Vingt-cinq ans après les premières flambées de violences, l’Ituri reste une des provinces les plus instables de la République démocratique du Congo. Samedi, le Secrétaire général adjoint de l’ONU chargé des opérations de paix, Jean-Pierre Lacroix, s’est rendu à Bunia et à Fataki, au cœur du territoire de Djugu, pour réaffirmer l’engagement des Nations Unies en faveur d’une paix encore fragile.
La visite intervient dans un contexte marqué par la persistance de milices locales, de tensions communautaires et d’un déplacement massif de population : plus d’1,5 million de personnes vivent encore dans des camps disséminés dans la province.
Une population à bout de souffle
À Fataki, Jean-Pierre Lacroix a rencontré autorités locales, représentants de la société civile et déplacés internes. Tous ont livré le même message : un appel pressant au désarmement des groupes armés et à la mise en œuvre rapide du Programme de Désarmement, Démobilisation, Relèvement Communautaire et Stabilisation (P-DDRCS).
« Nous voulons le retour de la paix pour mettre fin à nos souffrances », ont répété les déplacés, dont certains survivent depuis des années dans des camps sans perspective de retour.
La MONUSCO entre reconnaissance et défiance
La Mission des Nations Unies au Congo (MONUSCO), régulièrement critiquée ailleurs dans le pays, conserve en Ituri une image relativement positive.
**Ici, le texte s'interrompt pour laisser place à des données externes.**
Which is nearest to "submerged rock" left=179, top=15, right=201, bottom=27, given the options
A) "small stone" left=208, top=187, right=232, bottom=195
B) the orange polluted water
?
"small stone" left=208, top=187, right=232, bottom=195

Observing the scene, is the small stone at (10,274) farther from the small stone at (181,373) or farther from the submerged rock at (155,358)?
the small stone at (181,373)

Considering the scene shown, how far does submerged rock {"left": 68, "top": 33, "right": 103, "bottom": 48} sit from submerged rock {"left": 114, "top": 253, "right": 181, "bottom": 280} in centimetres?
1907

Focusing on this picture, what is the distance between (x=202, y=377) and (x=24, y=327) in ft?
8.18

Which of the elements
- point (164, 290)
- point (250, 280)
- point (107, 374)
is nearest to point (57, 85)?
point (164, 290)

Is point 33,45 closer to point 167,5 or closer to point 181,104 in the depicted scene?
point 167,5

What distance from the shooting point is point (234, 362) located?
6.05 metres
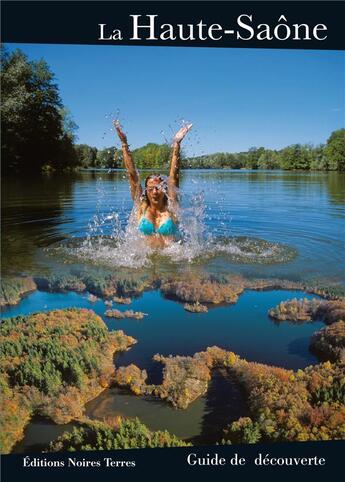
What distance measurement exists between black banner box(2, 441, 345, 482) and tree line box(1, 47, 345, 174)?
3.54 metres

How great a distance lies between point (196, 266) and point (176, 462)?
285 centimetres

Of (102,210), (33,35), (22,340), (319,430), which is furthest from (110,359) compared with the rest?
(102,210)

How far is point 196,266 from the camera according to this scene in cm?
596

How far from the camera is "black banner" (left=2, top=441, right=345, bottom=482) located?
3.37m

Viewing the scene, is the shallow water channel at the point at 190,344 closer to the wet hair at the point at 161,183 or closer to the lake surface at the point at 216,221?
the lake surface at the point at 216,221

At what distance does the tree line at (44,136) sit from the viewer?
278 inches

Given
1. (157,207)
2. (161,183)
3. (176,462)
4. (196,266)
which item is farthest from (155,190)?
(176,462)

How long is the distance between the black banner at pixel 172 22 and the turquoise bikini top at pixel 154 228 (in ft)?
10.00

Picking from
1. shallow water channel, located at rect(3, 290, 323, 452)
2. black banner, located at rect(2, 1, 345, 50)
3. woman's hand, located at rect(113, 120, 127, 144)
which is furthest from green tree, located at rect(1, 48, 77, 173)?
shallow water channel, located at rect(3, 290, 323, 452)

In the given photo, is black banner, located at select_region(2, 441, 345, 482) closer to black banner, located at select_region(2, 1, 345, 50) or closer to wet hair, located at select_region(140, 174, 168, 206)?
black banner, located at select_region(2, 1, 345, 50)

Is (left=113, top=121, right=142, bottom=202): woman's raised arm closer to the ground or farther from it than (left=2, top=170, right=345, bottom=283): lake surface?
farther from it

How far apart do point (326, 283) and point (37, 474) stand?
3437mm

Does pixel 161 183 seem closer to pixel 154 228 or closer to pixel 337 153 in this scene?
pixel 154 228

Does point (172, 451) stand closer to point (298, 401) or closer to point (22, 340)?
point (298, 401)
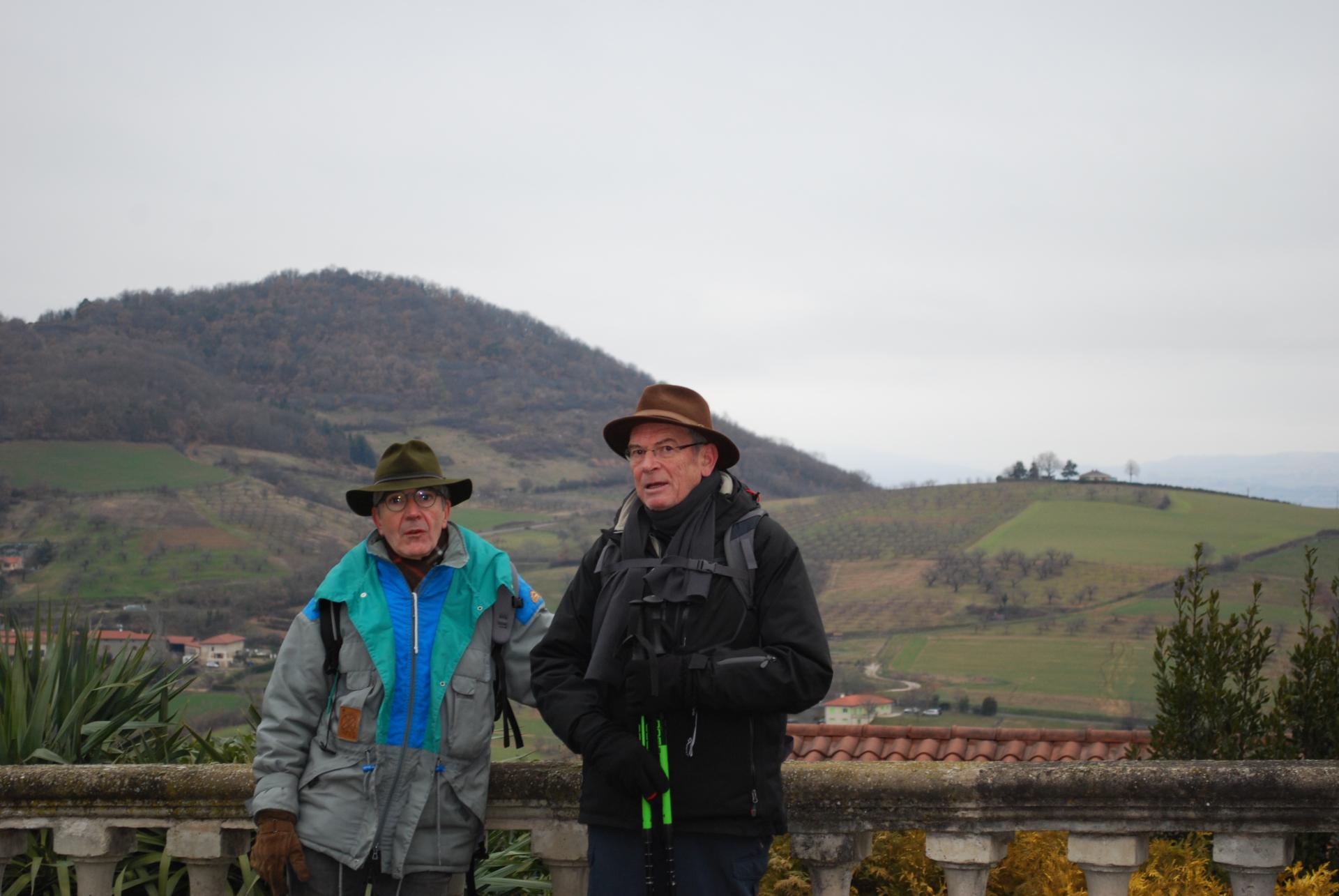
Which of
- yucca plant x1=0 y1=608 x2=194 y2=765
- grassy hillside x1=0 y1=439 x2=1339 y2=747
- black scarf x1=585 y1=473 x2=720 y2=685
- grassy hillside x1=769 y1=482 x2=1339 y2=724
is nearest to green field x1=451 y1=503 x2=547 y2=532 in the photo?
grassy hillside x1=0 y1=439 x2=1339 y2=747

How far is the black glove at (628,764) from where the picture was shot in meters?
2.68

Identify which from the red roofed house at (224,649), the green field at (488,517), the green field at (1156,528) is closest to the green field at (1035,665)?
the green field at (1156,528)

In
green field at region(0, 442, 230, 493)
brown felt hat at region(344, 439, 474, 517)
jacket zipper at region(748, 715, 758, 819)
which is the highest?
green field at region(0, 442, 230, 493)

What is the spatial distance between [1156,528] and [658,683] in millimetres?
93267

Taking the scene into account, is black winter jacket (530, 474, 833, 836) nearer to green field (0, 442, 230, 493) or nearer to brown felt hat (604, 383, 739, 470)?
brown felt hat (604, 383, 739, 470)

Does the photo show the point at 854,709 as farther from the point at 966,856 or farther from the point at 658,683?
the point at 658,683

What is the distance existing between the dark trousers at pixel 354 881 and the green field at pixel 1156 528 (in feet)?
269

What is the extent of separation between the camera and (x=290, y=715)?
9.96 ft

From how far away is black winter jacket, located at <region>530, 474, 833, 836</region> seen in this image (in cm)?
266

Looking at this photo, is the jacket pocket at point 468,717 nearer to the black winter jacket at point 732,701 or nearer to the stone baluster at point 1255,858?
the black winter jacket at point 732,701

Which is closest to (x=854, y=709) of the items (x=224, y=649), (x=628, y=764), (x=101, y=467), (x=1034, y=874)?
(x=224, y=649)

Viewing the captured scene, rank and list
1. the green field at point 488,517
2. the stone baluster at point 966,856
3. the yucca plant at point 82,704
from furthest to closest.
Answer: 1. the green field at point 488,517
2. the yucca plant at point 82,704
3. the stone baluster at point 966,856

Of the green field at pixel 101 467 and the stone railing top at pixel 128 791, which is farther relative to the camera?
the green field at pixel 101 467

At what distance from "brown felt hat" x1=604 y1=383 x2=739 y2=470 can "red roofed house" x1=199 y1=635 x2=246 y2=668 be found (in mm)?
38825
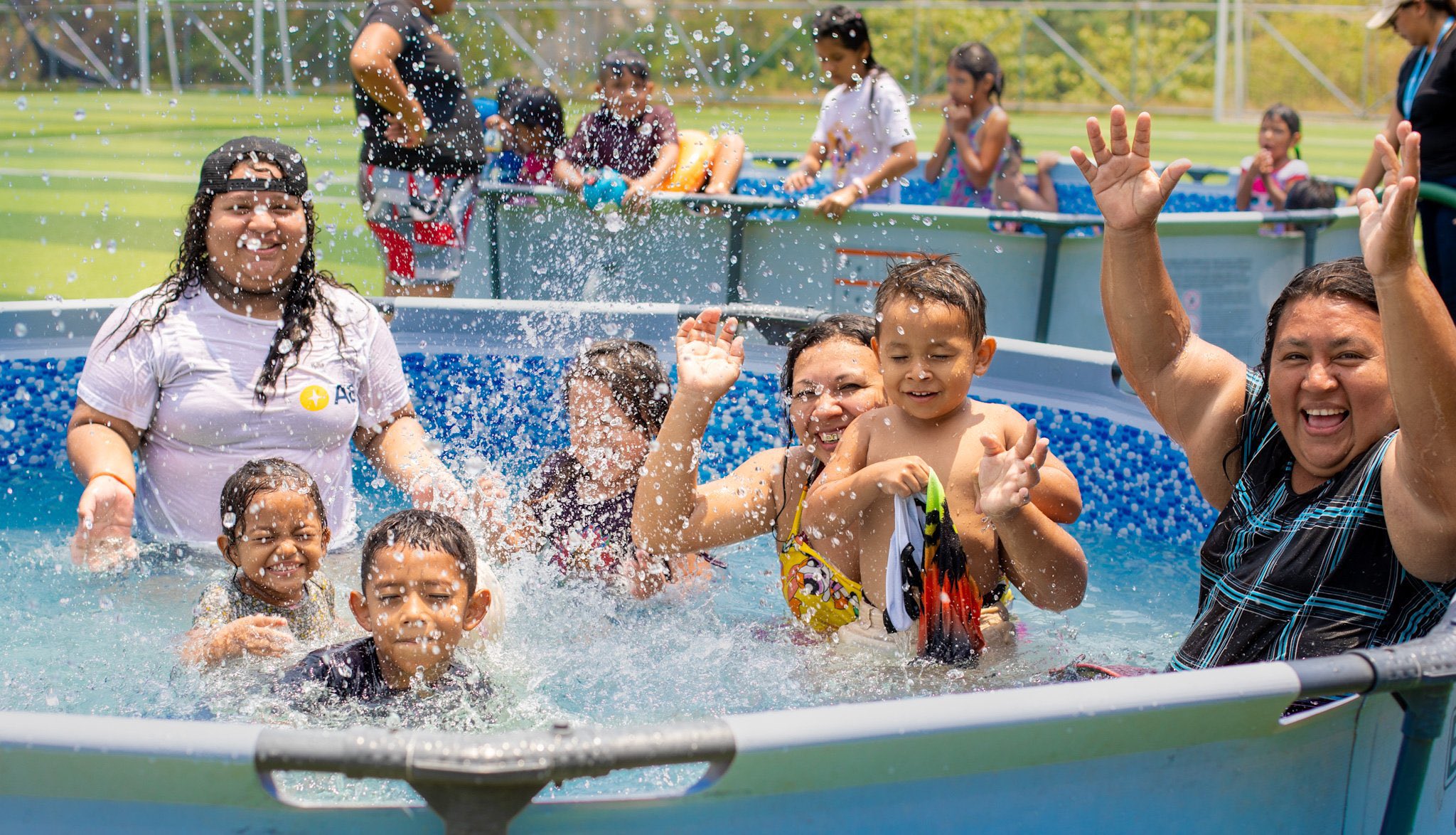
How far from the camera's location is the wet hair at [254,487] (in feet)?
A: 9.48

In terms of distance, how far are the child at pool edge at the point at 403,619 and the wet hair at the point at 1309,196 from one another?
Result: 5854 millimetres

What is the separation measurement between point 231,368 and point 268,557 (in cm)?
72

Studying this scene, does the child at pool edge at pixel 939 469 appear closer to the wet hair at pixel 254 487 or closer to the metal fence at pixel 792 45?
the wet hair at pixel 254 487

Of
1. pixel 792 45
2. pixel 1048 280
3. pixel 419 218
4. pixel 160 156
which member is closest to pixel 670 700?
pixel 419 218

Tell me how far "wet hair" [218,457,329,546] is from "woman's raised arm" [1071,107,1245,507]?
1.72 m

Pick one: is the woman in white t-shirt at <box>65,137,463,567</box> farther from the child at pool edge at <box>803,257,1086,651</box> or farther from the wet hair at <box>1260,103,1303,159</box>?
the wet hair at <box>1260,103,1303,159</box>

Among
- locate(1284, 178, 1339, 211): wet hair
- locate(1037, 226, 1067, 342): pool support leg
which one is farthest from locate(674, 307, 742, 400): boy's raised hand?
locate(1284, 178, 1339, 211): wet hair

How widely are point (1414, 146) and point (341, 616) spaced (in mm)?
2448

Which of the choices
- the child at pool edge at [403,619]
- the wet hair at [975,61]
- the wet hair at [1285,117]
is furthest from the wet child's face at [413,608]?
the wet hair at [1285,117]

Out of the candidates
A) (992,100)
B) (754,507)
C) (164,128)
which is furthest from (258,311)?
(164,128)

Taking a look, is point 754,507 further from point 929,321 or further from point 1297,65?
point 1297,65

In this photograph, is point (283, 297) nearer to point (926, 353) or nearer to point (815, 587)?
point (815, 587)

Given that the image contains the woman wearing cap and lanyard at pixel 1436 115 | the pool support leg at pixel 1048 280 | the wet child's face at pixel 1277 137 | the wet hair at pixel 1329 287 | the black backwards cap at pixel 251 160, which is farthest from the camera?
the wet child's face at pixel 1277 137

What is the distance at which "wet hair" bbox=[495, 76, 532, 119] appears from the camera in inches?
314
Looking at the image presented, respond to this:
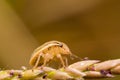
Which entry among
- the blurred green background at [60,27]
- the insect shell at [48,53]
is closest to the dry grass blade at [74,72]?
the insect shell at [48,53]

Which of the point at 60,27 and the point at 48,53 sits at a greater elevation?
the point at 60,27

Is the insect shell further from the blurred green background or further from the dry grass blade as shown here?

Les chefs coutumiers ont salué la présence des Casques bleus, jugés essentiels pour sécuriser les zones les plus vulnérables et offrir des alternatives aux jeunes susceptibles de rejoindre les milices.
Un constat partagé par le gouverneur de province, le général Johnny Luboya, qui a reconnu « l’excellente coopération » entre l’armée congolaise (FARDC) et les forces onusiennes. « Si nous tenons encore aujourd’hui cette province, c’est aussi grâce à la MONUSCO », a-t-il affirmé.
Des avancées fragiles
Selon Jean-Pierre Lacroix, les opérations conjointes FARDC-MONUSCO ont permis de freiner l’expansion de certaines milices. Des dialogues communautaires ont également débouché sur des engagements de cessation des hostilités, permettant à des déplacés de rentrer progressivement dans certaines zones d’Irumu et de Djugu.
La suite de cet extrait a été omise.